If you want to deserialize and re-read the file, just use the pickle.load function. The serialization protocol is auto-detected and does not need to be specified. In addition, there are two parameters encoding and errors to tell pickle how to deserialize the serialized file lower than the current python version, the default value is fine.
import pickle
with open('data.bin', 'rb') as f:
data = pickle.load(f)
print(type(data))
print(data['name'])
print(data.keys())
<class 'dict'>
data struct
dict_keys(['name', 'number', 'tuple', 'numpy_data'])
Return the serialized representation of the object as a bytes object via the dumps function instead of writing it to a file.
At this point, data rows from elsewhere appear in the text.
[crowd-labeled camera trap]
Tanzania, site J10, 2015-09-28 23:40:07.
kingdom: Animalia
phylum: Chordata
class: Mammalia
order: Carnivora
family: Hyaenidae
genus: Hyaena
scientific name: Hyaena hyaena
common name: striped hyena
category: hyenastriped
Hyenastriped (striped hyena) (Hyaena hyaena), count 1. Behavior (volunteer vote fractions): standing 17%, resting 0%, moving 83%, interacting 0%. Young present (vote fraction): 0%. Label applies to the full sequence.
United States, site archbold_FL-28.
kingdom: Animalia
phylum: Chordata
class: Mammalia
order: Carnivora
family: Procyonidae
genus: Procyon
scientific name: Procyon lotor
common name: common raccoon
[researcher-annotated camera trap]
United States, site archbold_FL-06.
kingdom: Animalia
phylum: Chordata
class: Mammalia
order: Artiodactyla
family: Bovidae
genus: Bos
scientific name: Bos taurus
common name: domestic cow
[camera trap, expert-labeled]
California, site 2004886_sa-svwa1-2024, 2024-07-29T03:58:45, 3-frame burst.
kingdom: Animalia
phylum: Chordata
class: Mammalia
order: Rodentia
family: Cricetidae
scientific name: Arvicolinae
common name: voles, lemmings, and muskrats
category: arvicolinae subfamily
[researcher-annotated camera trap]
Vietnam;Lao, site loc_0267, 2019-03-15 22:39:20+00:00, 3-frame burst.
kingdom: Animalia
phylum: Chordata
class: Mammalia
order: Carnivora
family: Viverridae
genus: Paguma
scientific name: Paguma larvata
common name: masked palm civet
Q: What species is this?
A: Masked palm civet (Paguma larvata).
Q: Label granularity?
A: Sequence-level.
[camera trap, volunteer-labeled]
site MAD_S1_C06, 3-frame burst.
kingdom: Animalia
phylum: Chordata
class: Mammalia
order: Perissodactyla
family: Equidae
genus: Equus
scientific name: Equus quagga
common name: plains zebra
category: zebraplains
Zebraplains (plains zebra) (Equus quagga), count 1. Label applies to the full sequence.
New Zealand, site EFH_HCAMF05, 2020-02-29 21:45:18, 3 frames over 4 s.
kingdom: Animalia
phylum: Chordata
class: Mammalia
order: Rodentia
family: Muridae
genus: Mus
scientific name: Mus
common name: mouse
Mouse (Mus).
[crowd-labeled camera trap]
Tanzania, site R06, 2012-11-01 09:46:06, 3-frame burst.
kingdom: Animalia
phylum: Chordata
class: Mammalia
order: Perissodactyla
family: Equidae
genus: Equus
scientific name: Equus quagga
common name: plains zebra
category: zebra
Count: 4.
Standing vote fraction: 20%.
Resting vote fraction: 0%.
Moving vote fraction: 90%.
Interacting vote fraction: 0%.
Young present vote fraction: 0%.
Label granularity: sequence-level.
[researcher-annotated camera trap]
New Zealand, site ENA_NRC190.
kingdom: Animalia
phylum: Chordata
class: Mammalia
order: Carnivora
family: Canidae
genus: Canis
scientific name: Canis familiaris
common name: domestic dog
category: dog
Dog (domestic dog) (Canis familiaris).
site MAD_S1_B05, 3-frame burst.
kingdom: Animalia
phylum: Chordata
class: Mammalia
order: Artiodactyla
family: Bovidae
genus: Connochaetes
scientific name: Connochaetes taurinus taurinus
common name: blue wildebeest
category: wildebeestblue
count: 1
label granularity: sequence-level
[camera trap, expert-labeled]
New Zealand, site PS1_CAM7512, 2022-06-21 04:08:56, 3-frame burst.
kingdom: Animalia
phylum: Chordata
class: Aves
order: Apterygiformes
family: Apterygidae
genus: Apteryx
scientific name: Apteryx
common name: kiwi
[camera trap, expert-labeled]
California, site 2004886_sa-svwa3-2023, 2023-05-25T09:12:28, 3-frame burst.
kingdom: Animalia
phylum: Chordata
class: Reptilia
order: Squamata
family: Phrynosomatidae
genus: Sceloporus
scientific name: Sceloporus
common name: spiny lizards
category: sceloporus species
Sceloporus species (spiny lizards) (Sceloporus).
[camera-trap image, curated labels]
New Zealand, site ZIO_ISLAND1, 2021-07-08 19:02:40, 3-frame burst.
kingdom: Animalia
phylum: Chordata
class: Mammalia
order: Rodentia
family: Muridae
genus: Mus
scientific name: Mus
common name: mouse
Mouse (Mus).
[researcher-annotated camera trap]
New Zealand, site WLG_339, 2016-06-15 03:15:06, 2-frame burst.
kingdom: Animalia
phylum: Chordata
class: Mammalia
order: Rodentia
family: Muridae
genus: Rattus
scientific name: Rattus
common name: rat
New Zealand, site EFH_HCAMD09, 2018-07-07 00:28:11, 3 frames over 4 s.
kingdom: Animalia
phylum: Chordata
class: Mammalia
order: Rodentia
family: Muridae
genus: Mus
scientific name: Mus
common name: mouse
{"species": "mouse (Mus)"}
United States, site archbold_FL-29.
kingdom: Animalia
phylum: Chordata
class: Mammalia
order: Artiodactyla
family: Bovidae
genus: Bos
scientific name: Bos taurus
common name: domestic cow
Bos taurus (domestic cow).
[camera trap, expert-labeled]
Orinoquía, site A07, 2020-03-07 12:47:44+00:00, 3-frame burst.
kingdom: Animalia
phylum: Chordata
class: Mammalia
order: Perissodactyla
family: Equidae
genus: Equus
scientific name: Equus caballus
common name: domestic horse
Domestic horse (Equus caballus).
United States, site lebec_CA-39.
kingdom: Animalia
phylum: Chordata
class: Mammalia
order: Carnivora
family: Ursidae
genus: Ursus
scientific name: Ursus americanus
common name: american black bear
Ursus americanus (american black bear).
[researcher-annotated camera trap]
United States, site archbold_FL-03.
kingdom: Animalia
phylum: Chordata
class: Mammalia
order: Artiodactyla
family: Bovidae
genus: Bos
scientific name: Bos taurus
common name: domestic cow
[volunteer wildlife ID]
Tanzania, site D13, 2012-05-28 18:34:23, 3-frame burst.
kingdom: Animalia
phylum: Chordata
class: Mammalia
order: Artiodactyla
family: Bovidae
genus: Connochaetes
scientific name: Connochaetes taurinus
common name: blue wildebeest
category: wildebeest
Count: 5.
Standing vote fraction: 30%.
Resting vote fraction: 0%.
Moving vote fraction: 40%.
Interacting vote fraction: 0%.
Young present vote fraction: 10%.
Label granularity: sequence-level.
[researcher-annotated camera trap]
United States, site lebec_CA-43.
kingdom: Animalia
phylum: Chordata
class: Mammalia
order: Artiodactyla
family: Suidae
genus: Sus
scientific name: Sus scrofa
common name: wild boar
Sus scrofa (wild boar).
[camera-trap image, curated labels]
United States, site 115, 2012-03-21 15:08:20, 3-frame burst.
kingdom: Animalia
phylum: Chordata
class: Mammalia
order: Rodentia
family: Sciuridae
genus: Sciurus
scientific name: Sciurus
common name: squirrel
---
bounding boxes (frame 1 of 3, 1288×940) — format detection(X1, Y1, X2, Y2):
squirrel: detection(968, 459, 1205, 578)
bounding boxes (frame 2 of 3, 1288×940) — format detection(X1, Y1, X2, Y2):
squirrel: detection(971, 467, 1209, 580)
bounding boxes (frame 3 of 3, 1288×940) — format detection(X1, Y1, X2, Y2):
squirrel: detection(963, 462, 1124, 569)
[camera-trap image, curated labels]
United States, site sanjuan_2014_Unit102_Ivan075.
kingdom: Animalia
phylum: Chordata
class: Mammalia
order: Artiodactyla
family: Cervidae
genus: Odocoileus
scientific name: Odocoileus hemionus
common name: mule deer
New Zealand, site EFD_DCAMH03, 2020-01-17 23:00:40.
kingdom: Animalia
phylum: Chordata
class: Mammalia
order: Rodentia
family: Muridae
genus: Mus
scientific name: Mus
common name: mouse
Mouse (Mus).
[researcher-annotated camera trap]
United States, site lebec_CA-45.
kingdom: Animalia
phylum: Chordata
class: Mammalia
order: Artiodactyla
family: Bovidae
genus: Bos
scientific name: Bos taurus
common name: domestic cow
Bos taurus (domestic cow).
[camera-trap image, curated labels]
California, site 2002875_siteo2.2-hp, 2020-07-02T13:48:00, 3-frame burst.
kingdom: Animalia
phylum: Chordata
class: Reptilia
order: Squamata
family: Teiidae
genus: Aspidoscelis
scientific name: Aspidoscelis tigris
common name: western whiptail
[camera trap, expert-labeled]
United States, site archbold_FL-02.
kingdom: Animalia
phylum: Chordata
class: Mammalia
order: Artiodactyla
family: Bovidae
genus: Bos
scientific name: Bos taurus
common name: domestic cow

The bytes object is deserialized through the loads function. Note that bytes is a new type of Python3, and bytes are only responsible for storing data in binary form.
data = [1,2,3]
# 序列化,返回bytes对象
dumped = pickle.dumps(data)
print(dumped)
print(type(dumped))
print(len(dumped))
# 反序列化
loaded = pickle.loads(dumped)
print(loaded)
b'\x80\x03]q\x00(K\x01K\x02K\x03e.'
<class 'bytes'>
14
[1, 2, 3]
The process of serialization and deserialization can be influenced by the __getstate__ and __setstate__ functions. The __getstate__ function is called when serializing, and the __setstate__ function is called when deserializing.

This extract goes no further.